Please reproduce exactly the lines from the start of the records through the one containing "genus: Syncerus", and nothing more.

● RECORDS FOR THE TASK:

=== Begin Enclosure ===

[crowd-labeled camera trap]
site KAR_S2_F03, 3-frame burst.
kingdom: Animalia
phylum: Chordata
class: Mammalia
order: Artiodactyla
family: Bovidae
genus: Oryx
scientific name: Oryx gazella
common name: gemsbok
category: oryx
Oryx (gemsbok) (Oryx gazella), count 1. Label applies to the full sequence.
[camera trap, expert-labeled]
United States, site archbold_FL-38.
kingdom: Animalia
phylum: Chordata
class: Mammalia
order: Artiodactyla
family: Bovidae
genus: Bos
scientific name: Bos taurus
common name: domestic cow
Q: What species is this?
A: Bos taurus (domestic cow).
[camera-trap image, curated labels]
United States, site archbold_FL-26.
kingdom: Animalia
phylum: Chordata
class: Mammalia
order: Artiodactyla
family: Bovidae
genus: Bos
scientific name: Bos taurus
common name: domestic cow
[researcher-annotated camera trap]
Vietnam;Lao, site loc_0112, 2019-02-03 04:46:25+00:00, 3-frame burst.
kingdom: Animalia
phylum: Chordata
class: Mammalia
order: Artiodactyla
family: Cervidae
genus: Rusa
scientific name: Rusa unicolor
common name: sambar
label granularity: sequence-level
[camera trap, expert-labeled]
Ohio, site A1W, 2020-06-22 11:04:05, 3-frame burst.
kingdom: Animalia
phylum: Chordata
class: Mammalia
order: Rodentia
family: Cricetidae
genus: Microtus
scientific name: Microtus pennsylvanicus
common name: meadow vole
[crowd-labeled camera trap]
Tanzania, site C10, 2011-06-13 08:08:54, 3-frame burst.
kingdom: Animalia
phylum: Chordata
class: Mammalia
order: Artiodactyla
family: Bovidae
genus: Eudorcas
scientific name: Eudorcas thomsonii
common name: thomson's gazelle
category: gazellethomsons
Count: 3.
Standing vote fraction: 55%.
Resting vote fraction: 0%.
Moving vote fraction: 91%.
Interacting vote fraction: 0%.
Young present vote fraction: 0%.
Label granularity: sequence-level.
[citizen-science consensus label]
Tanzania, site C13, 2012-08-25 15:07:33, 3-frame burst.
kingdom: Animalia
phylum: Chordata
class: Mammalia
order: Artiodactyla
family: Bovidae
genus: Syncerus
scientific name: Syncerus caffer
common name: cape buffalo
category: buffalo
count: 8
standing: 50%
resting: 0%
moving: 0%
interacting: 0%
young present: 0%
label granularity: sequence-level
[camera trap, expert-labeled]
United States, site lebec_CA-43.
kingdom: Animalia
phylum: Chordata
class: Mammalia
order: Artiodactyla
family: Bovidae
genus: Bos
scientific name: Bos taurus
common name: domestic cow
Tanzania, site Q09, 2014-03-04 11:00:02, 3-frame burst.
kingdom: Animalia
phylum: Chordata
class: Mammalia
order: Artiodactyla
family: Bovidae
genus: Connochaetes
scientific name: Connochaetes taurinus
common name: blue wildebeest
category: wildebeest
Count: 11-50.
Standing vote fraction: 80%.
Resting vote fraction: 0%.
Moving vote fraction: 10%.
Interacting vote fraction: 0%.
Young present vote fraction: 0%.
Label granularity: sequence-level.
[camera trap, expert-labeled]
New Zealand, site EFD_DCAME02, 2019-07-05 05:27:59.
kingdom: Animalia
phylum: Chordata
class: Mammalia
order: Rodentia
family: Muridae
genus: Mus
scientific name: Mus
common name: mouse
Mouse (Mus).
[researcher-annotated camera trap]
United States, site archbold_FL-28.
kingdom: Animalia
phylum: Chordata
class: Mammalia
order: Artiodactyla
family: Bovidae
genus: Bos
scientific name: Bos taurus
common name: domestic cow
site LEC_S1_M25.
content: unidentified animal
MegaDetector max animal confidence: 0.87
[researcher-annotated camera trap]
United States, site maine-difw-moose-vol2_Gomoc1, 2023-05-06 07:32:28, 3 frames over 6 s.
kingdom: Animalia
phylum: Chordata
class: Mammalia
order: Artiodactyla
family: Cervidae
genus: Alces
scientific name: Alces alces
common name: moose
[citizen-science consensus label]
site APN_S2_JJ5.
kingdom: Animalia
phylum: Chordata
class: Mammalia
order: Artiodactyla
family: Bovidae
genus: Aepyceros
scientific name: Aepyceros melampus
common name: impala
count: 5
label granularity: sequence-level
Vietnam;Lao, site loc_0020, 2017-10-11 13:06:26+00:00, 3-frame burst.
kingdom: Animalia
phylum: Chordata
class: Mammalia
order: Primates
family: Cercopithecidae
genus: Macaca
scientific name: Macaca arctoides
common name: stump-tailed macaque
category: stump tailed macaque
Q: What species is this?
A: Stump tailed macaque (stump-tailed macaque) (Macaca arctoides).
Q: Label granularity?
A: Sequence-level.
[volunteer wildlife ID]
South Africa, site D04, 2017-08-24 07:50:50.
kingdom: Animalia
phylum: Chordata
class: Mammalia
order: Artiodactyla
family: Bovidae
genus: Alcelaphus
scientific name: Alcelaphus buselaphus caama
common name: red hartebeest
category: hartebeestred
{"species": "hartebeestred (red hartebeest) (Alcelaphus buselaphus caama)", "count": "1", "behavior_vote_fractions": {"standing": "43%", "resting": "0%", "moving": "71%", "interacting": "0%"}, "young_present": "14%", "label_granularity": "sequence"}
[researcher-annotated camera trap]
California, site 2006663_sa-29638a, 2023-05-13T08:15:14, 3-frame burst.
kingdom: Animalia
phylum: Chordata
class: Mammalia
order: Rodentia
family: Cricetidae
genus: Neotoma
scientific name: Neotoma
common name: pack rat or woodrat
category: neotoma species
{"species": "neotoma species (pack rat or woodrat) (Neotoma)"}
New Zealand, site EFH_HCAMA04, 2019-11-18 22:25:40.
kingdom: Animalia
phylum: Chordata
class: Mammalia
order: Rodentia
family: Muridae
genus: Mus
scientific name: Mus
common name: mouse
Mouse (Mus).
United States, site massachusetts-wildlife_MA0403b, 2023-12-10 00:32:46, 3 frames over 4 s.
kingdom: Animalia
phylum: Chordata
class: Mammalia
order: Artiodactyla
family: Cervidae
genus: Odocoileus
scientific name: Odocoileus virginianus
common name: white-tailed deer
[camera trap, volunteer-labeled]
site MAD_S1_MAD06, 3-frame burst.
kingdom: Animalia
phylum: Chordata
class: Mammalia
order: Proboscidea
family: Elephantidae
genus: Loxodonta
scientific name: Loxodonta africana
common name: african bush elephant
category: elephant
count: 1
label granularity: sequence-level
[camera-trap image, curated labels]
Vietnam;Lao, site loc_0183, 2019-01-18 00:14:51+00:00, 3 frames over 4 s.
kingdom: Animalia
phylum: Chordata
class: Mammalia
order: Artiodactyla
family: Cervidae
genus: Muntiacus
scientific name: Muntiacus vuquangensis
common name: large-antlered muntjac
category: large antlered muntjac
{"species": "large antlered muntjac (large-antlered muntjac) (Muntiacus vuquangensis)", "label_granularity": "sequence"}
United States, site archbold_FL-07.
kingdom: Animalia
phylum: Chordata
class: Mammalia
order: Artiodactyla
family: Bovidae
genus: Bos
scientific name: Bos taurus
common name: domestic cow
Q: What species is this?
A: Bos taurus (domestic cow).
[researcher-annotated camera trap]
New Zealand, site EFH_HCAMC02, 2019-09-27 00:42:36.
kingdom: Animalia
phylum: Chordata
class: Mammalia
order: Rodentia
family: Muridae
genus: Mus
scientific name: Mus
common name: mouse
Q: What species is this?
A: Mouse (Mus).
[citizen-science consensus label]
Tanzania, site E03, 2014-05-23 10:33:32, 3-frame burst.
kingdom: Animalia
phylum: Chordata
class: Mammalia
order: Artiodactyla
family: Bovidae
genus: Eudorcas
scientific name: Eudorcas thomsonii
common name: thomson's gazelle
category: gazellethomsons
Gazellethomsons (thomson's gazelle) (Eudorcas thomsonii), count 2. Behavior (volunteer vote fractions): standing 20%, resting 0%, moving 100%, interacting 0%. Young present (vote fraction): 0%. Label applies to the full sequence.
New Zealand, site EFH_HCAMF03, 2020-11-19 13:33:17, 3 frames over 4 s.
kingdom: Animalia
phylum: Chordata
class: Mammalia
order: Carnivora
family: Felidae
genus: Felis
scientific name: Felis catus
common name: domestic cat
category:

=== End Enclosure ===

● SOLUTION:
[crowd-labeled camera trap]
site KAR_S2_F03, 3-frame burst.
kingdom: Animalia
phylum: Chordata
class: Mammalia
order: Artiodactyla
family: Bovidae
genus: Oryx
scientific name: Oryx gazella
common name: gemsbok
category: oryx
Oryx (gemsbok) (Oryx gazella), count 1. Label applies to the full sequence.
[camera trap, expert-labeled]
United States, site archbold_FL-38.
kingdom: Animalia
phylum: Chordata
class: Mammalia
order: Artiodactyla
family: Bovidae
genus: Bos
scientific name: Bos taurus
common name: domestic cow
Q: What species is this?
A: Bos taurus (domestic cow).
[camera-trap image, curated labels]
United States, site archbold_FL-26.
kingdom: Animalia
phylum: Chordata
class: Mammalia
order: Artiodactyla
family: Bovidae
genus: Bos
scientific name: Bos taurus
common name: domestic cow
[researcher-annotated camera trap]
Vietnam;Lao, site loc_0112, 2019-02-03 04:46:25+00:00, 3-frame burst.
kingdom: Animalia
phylum: Chordata
class: Mammalia
order: Artiodactyla
family: Cervidae
genus: Rusa
scientific name: Rusa unicolor
common name: sambar
label granularity: sequence-level
[camera trap, expert-labeled]
Ohio, site A1W, 2020-06-22 11:04:05, 3-frame burst.
kingdom: Animalia
phylum: Chordata
class: Mammalia
order: Rodentia
family: Cricetidae
genus: Microtus
scientific name: Microtus pennsylvanicus
common name: meadow vole
[crowd-labeled camera trap]
Tanzania, site C10, 2011-06-13 08:08:54, 3-frame burst.
kingdom: Animalia
phylum: Chordata
class: Mammalia
order: Artiodactyla
family: Bovidae
genus: Eudorcas
scientific name: Eudorcas thomsonii
common name: thomson's gazelle
category: gazellethomsons
Count: 3.
Standing vote fraction: 55%.
Resting vote fraction: 0%.
Moving vote fraction: 91%.
Interacting vote fraction: 0%.
Young present vote fraction: 0%.
Label granularity: sequence-level.
[citizen-science consensus label]
Tanzania, site C13, 2012-08-25 15:07:33, 3-frame burst.
kingdom: Animalia
phylum: Chordata
class: Mammalia
order: Artiodactyla
family: Bovidae
genus: Syncerus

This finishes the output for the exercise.